■ Source records ■
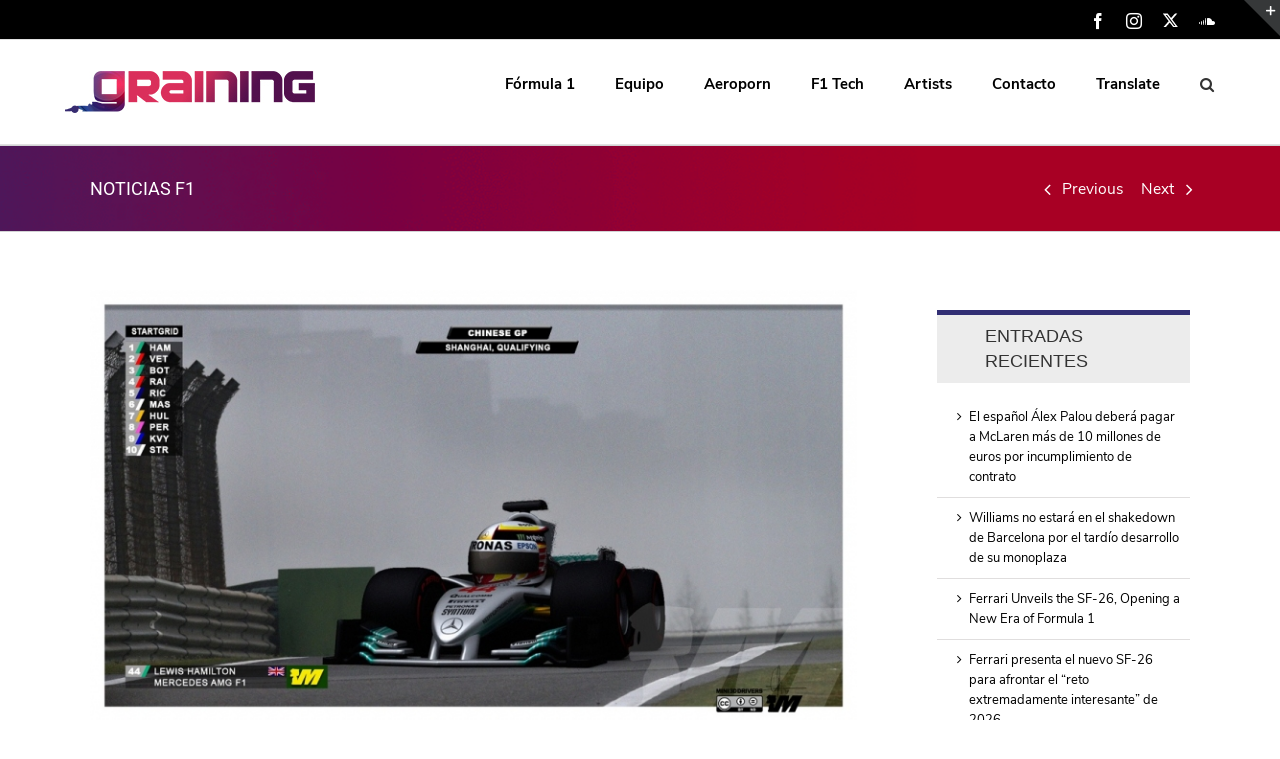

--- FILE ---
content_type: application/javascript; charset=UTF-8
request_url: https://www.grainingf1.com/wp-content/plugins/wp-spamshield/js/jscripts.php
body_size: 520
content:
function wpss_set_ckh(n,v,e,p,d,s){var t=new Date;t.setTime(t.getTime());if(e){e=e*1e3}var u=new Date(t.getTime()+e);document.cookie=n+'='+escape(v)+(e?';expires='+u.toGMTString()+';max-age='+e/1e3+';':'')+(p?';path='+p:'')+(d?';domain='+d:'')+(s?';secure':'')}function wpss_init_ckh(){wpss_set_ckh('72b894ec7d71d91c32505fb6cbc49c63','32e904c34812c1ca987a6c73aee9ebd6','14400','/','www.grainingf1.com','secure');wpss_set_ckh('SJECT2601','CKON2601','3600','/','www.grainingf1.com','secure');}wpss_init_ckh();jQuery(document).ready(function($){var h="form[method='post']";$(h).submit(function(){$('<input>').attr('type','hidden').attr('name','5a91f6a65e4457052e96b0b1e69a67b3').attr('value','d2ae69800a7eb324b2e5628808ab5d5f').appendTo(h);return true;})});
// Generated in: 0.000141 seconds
==
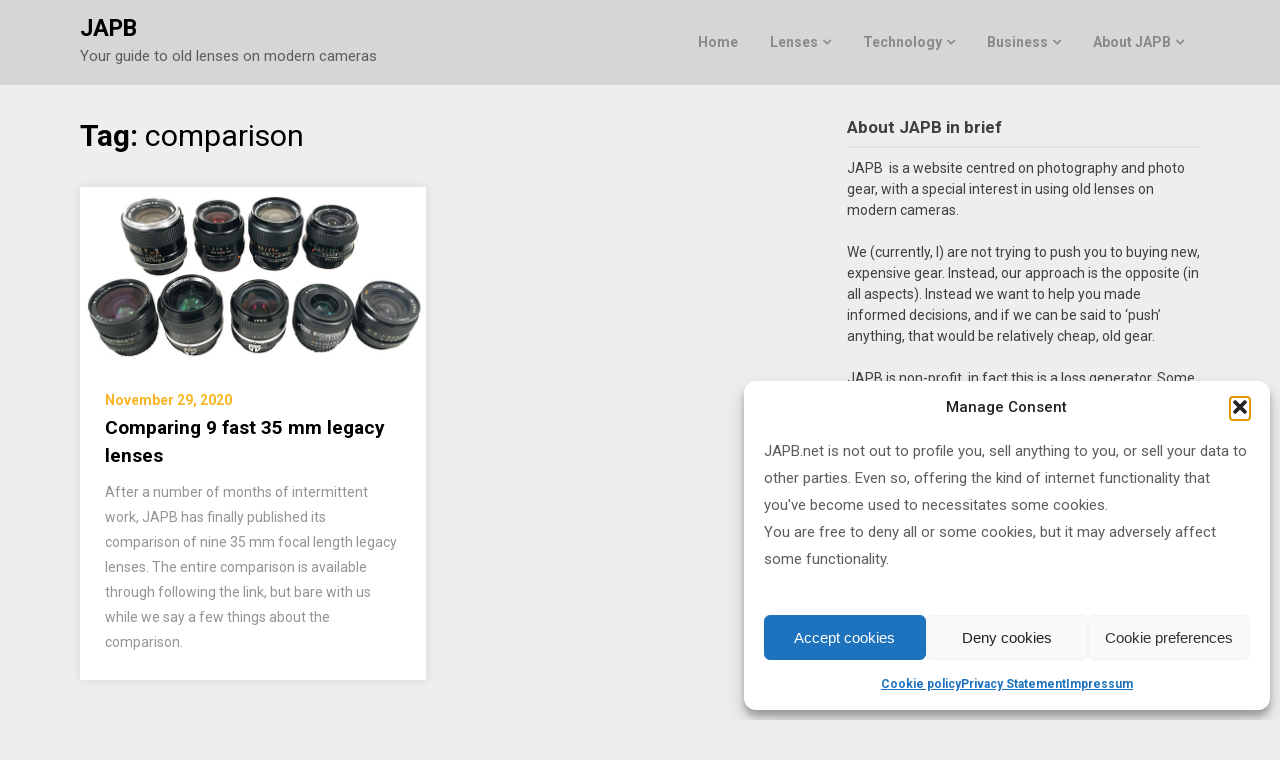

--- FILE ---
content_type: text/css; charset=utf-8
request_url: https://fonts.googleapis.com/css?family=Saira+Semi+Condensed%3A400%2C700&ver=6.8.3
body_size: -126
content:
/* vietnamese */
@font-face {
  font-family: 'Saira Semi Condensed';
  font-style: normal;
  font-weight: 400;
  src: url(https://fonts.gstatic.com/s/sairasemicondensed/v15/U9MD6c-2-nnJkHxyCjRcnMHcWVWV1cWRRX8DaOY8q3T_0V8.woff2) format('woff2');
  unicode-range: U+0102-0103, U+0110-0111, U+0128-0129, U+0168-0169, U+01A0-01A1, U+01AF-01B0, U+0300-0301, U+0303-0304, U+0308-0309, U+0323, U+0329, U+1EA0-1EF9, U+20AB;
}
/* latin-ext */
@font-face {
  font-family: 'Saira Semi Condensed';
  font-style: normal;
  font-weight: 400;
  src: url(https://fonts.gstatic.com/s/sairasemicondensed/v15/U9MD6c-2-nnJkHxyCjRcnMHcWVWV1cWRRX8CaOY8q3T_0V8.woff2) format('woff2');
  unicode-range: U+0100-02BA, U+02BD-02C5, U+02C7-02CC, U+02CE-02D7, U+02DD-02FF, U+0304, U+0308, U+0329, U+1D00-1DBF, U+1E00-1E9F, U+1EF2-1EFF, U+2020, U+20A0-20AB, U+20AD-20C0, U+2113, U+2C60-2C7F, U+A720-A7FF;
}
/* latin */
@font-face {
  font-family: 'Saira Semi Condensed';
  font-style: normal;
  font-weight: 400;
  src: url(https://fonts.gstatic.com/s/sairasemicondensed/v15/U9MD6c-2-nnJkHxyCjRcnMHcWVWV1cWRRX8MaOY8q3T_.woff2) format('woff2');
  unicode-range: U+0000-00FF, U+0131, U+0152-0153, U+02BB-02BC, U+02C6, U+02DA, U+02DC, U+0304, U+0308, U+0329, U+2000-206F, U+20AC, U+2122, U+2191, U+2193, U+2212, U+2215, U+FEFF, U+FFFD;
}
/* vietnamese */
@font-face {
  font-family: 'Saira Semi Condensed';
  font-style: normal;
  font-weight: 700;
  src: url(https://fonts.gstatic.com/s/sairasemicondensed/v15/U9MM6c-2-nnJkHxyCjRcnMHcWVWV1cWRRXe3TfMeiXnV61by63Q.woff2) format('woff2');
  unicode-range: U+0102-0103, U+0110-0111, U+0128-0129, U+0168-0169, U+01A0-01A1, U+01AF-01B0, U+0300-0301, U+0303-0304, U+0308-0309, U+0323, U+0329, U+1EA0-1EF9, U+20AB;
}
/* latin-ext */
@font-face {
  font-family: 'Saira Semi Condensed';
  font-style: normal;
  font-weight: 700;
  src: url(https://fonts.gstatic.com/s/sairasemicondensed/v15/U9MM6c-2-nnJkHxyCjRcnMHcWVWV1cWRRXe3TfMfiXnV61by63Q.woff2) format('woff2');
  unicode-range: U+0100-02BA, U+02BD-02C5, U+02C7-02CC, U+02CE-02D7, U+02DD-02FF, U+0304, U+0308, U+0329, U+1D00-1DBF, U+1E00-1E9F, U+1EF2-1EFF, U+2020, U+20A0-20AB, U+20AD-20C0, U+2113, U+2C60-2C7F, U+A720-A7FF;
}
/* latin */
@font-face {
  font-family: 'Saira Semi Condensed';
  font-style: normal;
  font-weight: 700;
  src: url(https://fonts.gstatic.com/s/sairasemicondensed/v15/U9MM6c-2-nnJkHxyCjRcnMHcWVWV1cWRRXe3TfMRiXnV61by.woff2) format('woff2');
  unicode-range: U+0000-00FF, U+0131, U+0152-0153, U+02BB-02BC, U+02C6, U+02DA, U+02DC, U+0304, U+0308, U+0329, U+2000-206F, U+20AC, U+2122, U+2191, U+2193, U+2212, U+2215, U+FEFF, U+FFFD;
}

■ How to complete this task ■
A single number is expected: how many lines in the entries above hold the word "sairasemicondensed".

■ Task answer ■
6